India has labelled a report China turned part of the Kashmir region into an "oven" with "microwave weapons" fake news.
UK newspaper The Times reported this week on a claim from Jim Canrong, a professor of international relations at Beijing's Renmin University, that China used a "microwave weapon" in August during its attempt to conquer land in Ladakh, the subject of dispute between India and China.
Canrong says that Chinese forces turned the land into a "microwave oven" to force Indian troops to retreat and to avoid a gunfight.
"Within 15 minutes of the weapons being deployed, those occupying the hilltops all began to vomit.

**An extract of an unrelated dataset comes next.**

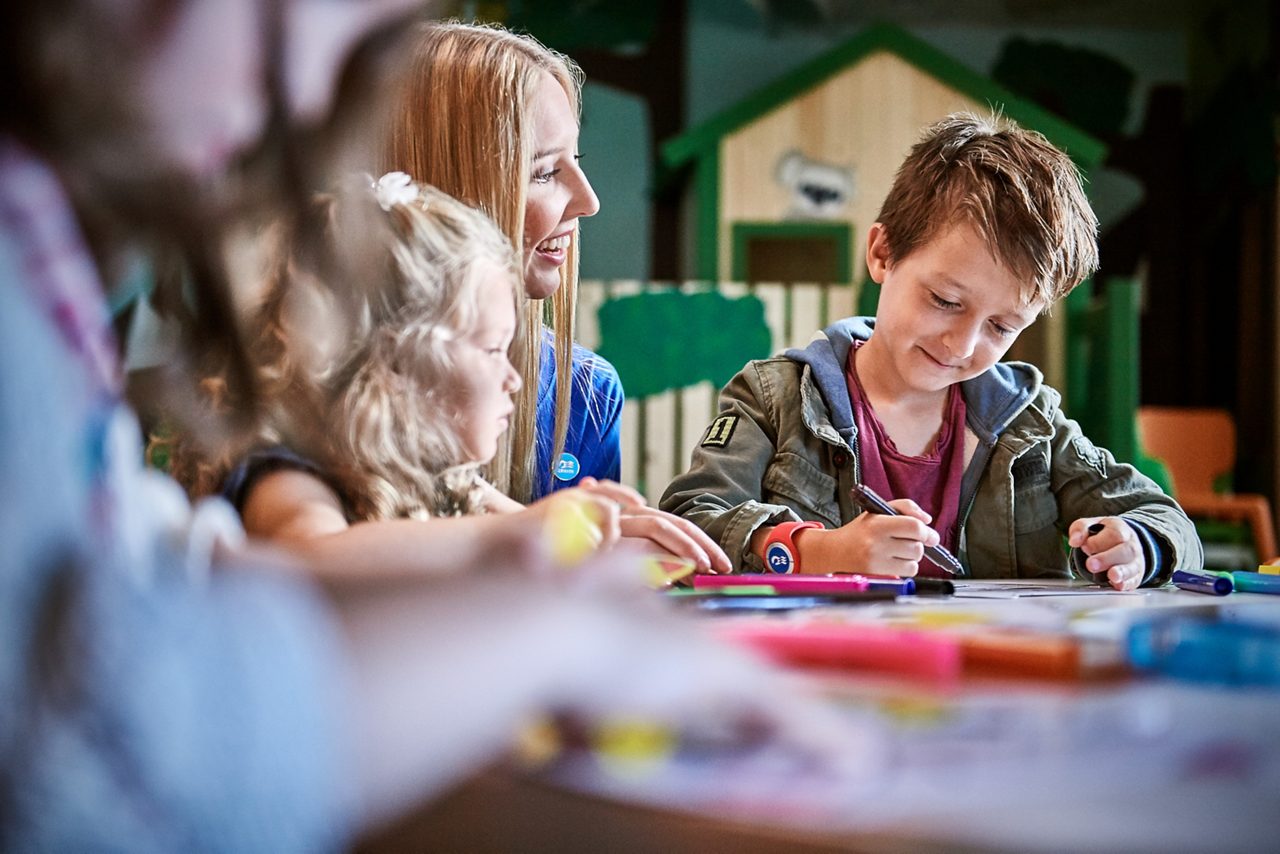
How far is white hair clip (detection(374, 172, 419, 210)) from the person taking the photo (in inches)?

They couldn't stand up, so they fled. This was how we retook the ground," he told students at a lecture, according to reports.
"We didn't publicise it because we solved the problem beautifully. They [India] didn't publicise it either because they lost so miserably."
However, the Indian Army says the claim is false, tweeting that media articles on employment of microwave weapons in eastern Ladakh "are baseless".
The so-called "microwave weapons" are said to be direct-energy weapons that heat the water in a human's skin to cause pain, the Indian Express says.
Tensions on the disputed land heated up this year, with several soldiers on both sides injured during clashes.
The Line of Actual Control in the region near the contested Himalayan border was established in 1962, after China won the Sino-Indian war and established a clear boundary in the mountain range, which has a number of strategic advantages.